** Opening The data block **

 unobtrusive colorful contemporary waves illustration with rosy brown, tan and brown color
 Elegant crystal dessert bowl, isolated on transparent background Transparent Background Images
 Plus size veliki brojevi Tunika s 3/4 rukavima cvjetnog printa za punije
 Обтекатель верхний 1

** Closing The data block **
** Opening The data block **

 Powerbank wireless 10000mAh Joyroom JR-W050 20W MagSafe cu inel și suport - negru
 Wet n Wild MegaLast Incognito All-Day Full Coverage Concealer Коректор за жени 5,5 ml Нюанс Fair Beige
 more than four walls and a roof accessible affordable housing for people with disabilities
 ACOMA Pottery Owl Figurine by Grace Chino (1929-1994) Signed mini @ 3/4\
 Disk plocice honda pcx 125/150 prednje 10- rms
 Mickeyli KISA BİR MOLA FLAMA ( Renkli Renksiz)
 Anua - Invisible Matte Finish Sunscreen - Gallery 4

** Closing The data block **

= Work to be completed =
Repeat, word for word, the lines above between the line holding "Elegant crystal dessert" and the line holding "Обтекатель верхний 1", inclusive; omit everything else.

= Finished task =
 Elegant crystal dessert bowl, isolated on transparent background Transparent Background Images
 Plus size veliki brojevi Tunika s 3/4 rukavima cvjetnog printa za punije
 Обтекатель верхний 1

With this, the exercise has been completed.